# [Instructions for the task]
Rewrite the lines below, replacing every instance of "stone seawall" with "stone breakwater" and keeping everything else the same.

== Listing

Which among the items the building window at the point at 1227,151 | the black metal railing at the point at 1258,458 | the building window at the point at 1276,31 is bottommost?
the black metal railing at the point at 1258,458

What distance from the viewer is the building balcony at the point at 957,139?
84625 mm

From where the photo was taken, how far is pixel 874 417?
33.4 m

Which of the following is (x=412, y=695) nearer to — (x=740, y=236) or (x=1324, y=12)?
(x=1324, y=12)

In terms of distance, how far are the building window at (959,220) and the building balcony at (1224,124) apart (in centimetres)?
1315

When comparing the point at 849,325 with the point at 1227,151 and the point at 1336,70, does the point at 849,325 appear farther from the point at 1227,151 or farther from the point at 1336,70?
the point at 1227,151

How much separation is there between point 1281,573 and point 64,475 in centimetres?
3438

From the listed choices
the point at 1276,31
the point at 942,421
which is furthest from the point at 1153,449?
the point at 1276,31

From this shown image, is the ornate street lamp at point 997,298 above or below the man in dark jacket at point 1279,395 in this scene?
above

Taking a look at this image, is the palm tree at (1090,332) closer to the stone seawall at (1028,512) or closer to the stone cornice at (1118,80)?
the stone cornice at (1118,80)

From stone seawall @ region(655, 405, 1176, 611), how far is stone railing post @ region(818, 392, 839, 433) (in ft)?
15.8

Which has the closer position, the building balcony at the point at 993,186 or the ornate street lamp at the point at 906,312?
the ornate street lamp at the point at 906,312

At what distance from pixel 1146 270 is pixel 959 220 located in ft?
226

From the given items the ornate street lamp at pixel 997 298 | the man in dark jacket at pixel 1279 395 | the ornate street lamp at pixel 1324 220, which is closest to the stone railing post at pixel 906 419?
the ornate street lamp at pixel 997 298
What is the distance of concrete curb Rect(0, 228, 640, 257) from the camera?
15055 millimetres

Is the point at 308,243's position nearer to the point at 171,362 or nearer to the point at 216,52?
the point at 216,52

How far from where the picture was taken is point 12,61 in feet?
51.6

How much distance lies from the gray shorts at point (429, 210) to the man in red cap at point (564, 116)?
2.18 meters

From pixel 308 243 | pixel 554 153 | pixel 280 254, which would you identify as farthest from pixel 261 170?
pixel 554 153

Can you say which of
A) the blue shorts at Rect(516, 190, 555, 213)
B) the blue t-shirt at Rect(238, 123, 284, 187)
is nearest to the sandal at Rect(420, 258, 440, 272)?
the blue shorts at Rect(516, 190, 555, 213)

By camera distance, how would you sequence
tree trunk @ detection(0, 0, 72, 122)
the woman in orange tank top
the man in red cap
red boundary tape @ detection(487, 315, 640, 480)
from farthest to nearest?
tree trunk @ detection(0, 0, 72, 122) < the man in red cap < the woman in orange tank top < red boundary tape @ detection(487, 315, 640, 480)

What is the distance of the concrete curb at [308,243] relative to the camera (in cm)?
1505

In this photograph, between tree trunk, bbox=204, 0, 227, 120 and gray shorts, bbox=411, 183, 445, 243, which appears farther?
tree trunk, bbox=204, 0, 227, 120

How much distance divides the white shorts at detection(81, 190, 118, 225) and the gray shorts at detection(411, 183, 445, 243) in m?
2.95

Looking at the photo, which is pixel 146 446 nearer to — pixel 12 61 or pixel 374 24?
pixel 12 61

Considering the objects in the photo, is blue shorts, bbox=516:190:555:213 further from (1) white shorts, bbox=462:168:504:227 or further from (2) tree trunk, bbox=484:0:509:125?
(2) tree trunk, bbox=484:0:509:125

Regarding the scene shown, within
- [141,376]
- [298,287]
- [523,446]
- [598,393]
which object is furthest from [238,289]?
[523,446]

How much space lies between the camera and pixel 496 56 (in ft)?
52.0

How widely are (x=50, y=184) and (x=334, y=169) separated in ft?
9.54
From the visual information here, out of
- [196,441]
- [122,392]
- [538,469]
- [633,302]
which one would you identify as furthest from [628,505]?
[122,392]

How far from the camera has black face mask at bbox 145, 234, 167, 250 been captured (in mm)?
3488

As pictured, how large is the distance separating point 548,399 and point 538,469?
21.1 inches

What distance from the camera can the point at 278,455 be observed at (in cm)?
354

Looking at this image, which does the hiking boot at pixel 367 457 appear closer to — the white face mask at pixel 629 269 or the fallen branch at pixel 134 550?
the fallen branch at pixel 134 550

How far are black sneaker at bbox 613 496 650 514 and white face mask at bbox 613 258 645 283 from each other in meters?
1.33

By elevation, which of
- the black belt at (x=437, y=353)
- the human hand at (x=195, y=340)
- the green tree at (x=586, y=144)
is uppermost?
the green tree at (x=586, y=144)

====

# [Task output]
Which among the items the building window at the point at 1227,151 | the black metal railing at the point at 1258,458 | the building window at the point at 1276,31 is bottommost?
the black metal railing at the point at 1258,458

What distance from the viewer is the building balcony at the point at 957,139?
84625 mm

From where the photo was taken, how far is pixel 874 417?
33.4 m

Which of the following is (x=412, y=695) nearer to — (x=740, y=236) or (x=1324, y=12)?
(x=1324, y=12)

In terms of distance, how far are the building window at (959,220) and the building balcony at (1224,124) apart (in centimetres)?
1315

When comparing the point at 849,325 with the point at 1227,151 and the point at 1336,70, does the point at 849,325 appear farther from the point at 1227,151 or farther from the point at 1336,70?
the point at 1227,151

How much separation is there between point 1281,573 and point 64,475 in centimetres?
3438

From the listed choices
the point at 1276,31
the point at 942,421
which is furthest from the point at 1153,449?
the point at 1276,31

From this shown image, is the ornate street lamp at point 997,298 above or below the man in dark jacket at point 1279,395 in this scene?
above

Taking a look at this image, is the palm tree at (1090,332) closer to the stone breakwater at (1028,512) or closer to the stone cornice at (1118,80)?
the stone cornice at (1118,80)

From stone breakwater @ region(655, 405, 1176, 611), how far is stone railing post @ region(818, 392, 839, 433) (in ft)?
15.8

Which has the closer position, the building balcony at the point at 993,186 or the ornate street lamp at the point at 906,312?
the ornate street lamp at the point at 906,312

At what distance from pixel 1146 270 is pixel 959 220 located in ft?
226

From the given items the ornate street lamp at pixel 997 298 | the man in dark jacket at pixel 1279 395 | the ornate street lamp at pixel 1324 220, which is closest to the stone railing post at pixel 906 419?
the ornate street lamp at pixel 997 298
What is the distance of concrete curb Rect(0, 228, 640, 257) from the camera?
15055 millimetres

Is the point at 308,243's position nearer to the point at 171,362 or nearer to the point at 216,52?
the point at 216,52

How far from where the picture was taken is point 12,61 in feet?
51.6

How much distance lies from the gray shorts at point (429, 210) to the man in red cap at point (564, 116)?
2.18 meters

From pixel 308 243 | pixel 554 153 | pixel 280 254, which would you identify as farthest from pixel 261 170?
pixel 554 153

Can you say which of
A) the blue shorts at Rect(516, 190, 555, 213)
B) the blue t-shirt at Rect(238, 123, 284, 187)
is nearest to the sandal at Rect(420, 258, 440, 272)?
the blue shorts at Rect(516, 190, 555, 213)

By camera distance, how would you sequence
tree trunk @ detection(0, 0, 72, 122)
the woman in orange tank top
the man in red cap
red boundary tape @ detection(487, 315, 640, 480)
from farthest to nearest?
tree trunk @ detection(0, 0, 72, 122) < the man in red cap < the woman in orange tank top < red boundary tape @ detection(487, 315, 640, 480)

What is the distance of the concrete curb at [308,243] relative to the camera (in cm)?
1505

In this photograph, between tree trunk, bbox=204, 0, 227, 120 and gray shorts, bbox=411, 183, 445, 243, which appears farther?
tree trunk, bbox=204, 0, 227, 120

How much distance divides the white shorts at detection(81, 190, 118, 225) and the gray shorts at detection(411, 183, 445, 243) in m?
2.95

Looking at the photo, which is pixel 146 446 nearer to — pixel 12 61 or pixel 374 24?
pixel 12 61

Considering the objects in the photo, is blue shorts, bbox=516:190:555:213 further from (1) white shorts, bbox=462:168:504:227 or further from (2) tree trunk, bbox=484:0:509:125?
(2) tree trunk, bbox=484:0:509:125

Regarding the scene shown, within
- [141,376]
- [298,287]
- [523,446]
- [598,393]
which object is furthest from [238,289]?
[523,446]

How much space lies between the camera and pixel 496 56 (in ft)?
52.0

How widely are (x=50, y=184) and (x=334, y=169) separated in ft?
9.54
From the visual information here, out of
- [196,441]
- [122,392]
- [538,469]
- [633,302]
which one would you identify as furthest from [628,505]?
[122,392]

How far from the camera has black face mask at bbox 145, 234, 167, 250 been captured (in mm)?
3488

As pictured, how large is the distance separating point 548,399 and point 538,469?
21.1 inches

What distance from the camera can the point at 278,455 be observed at (in cm)?
354

Looking at this image, which does the hiking boot at pixel 367 457 appear closer to — the white face mask at pixel 629 269 or the fallen branch at pixel 134 550?
the fallen branch at pixel 134 550

How far are black sneaker at bbox 613 496 650 514 and white face mask at bbox 613 258 645 283 from each other in meters?
1.33

By elevation, which of
- the black belt at (x=437, y=353)
- the human hand at (x=195, y=340)
- the green tree at (x=586, y=144)
is uppermost?
the green tree at (x=586, y=144)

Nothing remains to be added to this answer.